Trascrivi senza alcuna modifica il brano dell'articolo sul monito di Zelensky all'Europa, a partire da "Quest’inverno, la Russia" e proseguendo fino a "il presidente ucraino.".

* **ESTRATTO DEL DOCUMENTO**:
◆ ◆ ◆ ◆ ◆ ◆ ◆
Quest’inverno, la Russia si prepara a sferrare un attacco decisivo sull’energia a tutti gli europei. È il monito lanciato dal presidente dell’Ucraina Volodymyr Zelensky nel suo consueto videomessaggio nella serata di sabato 3 settembre. “In questi giorni, la Russia sta cercando di aumentare ancora di più la pressione energetica sull’Europa: il pompaggio di gas attraverso il Nord Stream è completamente interrotto. Perché lo stanno facendo? La Russia vuole distruggere la vita normale di ogni europeo, in tutti i Paesi del nostro continente. Vuole indebolire e intimidire tutta l’Europa, ogni Stato”, ha osservato il presidente ucraino.
Secondo Zelensky, laddove la Russia non può farlo con il potere delle armi convenzionali, lo fa con il potere dell’arma energia e cerca di colpire con povertà e caos politico dove non può ancora colpire con i missili. Per il leader ucraino, per proteggersi da questo, tutti in Europa hanno bisogno di ancora più unità, coordinamento e aiuto reciproco.
“Questo inverno, la Russia si sta preparando per un decisivo attacco energetico contro tutti gli europei. E le risposte chiave a questo dovrebbero essere due cose: la prima è la nostra unità, unità nella difesa contro uno Stato terrorista, e la seconda è il rafforzamento della nostra pressione sulla Russia – ha poi ribadito -. Ovvero il rafforzamento di tutti i livelli di sanzioni e la limitazione delle entrate del petrolio e del gas della Russia. Più attacchi sferriamo tutti insieme, meno attacchi questi terroristi saranno in grado di compiere”.
Il presidente dell’Ucraina ha poi affermato che “feroci combattimenti continuano in molte aree del fronte”. Nel suo video discorso, ripreso da Unian, il leader ucraino ha precisato che “i combattimenti persistono sia nell’Oblast di Kharkiv, nel sud, sia nel Donbass”. Zelensky ha anche elogiato l’aviazione del suo Paese per aver abbattuto missili da crociera Kalibr russi, un elicottero e alcuni droni , sottolineando l’importanza di difendere i cieli dell’Ucraina. Il presidente ha anche ringraziato i partner per il loro aiuto, sottolineando che aiutare l’Ucraina nella difesa aerea è “il modo più letterale e più ovvio per proteggere le persone dal terrore russo”.
La controffensiva delle forze ucraine nel sud del Paese sembra procedere bene, secondo quanto riferisce Kiev. Infatti, l’agenzia di stampa ucraina Uranian ha riportato una dichiarazione del presidente Volodymyr Zelensky che, dopo la riunione dello stato maggiore, ha dichiarato: “Non vi dirò i dettagli, ma le bandiere ucraine stanno tornando di diritto dove dovrebbero essere. E non c’è posto sulla nostra terra per gli occupanti”. Alla riunione, secondo l’agenzia di stampa, avrebbero partecipato i ministri degli Interni, della Difesa e delle Infrastrutture insieme al Capo di Stato maggiore dell’esercito e agli ufficiali che guidano l’offensiva.
◆ ◆ ◆ ◆ ◆ ◆ ◆
* **DATI FORNITI**:
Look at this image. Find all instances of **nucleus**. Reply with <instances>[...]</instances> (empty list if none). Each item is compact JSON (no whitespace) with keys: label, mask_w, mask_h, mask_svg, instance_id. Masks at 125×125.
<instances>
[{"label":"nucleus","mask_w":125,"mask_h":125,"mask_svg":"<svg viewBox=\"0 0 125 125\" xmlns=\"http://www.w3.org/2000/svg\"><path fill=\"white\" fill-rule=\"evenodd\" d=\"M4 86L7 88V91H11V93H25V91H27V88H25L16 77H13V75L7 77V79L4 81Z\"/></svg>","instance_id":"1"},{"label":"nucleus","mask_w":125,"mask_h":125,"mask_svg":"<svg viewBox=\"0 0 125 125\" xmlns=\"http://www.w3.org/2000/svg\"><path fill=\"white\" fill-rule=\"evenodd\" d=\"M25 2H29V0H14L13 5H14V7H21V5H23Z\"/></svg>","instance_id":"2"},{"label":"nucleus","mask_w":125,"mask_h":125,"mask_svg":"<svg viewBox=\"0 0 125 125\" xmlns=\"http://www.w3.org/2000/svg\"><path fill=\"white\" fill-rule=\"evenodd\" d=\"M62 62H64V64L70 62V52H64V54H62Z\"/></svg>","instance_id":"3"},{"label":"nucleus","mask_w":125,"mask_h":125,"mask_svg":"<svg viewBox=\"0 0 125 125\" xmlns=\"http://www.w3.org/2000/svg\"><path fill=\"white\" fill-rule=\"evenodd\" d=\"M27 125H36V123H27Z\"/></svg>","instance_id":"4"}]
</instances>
◆ ◆ ◆ ◆ ◆ ◆ ◆
* **RISULTATO DELL'ESERCIZIO**:
Quest’inverno, la Russia si prepara a sferrare un attacco decisivo sull’energia a tutti gli europei. È il monito lanciato dal presidente dell’Ucraina Volodymyr Zelensky nel suo consueto videomessaggio nella serata di sabato 3 settembre. “In questi giorni, la Russia sta cercando di aumentare ancora di più la pressione energetica sull’Europa: il pompaggio di gas attraverso il Nord Stream è completamente interrotto. Perché lo stanno facendo? La Russia vuole distruggere la vita normale di ogni europeo, in tutti i Paesi del nostro continente. Vuole indebolire e intimidire tutta l’Europa, ogni Stato”, ha osservato il presidente ucraino.